When nofile is set to 2 million, the system cannot log on directly. After several attempts, you can only set the maximum value to 1 million. After checking the source code, I realized that there was a macro definition before 2.6.25, which defined the maximum value of this value as 1024*1024, Which is exactly 1 million, in kernel 2.6.25 and later versions, this value can be set through/proc/sys/fs/nr_open. So I upgraded the kernel to 2.6.32. Ulimit detailed introduction see blog: Old talk: ulimit Problem and Its Impact: http://blog.yufeng.info/archives/1380
After upgrading the kernel, we continue to tune the kernel as follows:
Sudo bash-C 'echo 2000000>/proc/sys/fs/nr_open'
Now set nofile.
◦ Admin soft nofile 2000000
Managing Admin hard nofile 2000000
4. Finally, during the test, the configuration in server/sbin/sysctl is constantly adjusted based on the information played by the dmesg system. Finally, the test completes the persistent connection of 2 million.

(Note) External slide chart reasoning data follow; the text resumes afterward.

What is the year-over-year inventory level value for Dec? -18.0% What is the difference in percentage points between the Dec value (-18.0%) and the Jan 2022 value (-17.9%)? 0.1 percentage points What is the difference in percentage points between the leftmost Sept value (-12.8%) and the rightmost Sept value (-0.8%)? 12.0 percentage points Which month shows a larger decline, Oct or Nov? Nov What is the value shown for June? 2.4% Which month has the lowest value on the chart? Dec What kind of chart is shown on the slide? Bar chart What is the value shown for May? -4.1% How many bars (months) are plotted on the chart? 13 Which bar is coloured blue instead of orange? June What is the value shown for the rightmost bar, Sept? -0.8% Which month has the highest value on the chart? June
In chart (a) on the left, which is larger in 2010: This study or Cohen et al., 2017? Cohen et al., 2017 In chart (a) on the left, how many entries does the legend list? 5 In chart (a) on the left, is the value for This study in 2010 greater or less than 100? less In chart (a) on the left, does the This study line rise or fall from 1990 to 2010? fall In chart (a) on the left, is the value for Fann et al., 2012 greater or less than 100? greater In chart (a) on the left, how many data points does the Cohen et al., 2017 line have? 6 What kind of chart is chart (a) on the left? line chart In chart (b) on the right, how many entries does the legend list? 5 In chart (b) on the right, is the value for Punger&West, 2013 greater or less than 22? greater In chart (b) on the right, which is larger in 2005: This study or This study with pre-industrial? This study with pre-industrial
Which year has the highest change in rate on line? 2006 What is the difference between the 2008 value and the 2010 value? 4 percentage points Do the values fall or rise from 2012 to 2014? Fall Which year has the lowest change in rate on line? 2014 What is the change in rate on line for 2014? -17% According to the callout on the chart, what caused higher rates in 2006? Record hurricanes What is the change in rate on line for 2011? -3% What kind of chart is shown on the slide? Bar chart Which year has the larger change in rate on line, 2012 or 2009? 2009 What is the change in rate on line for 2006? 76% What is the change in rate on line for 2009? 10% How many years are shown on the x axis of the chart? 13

To minimize memory usage, I changed the request_pool_size of nginx from 4 K to 1 K by default. In addition, the default values in net. ipv4.tcp _ WMEM and net. ipv4.tcp _ rmem are also set to 4 K.
2 million data is obtained through nginx monitoring during connection:
2 million system memory usage during connection:
5. Normal. When we configure nginx online, the request_pool_size of nginx needs to be adjusted according to the actual situation. The default values of Net. ipv4.tcp _ rmem and net. ipv4.tcp _ WMEM also need to be adjusted.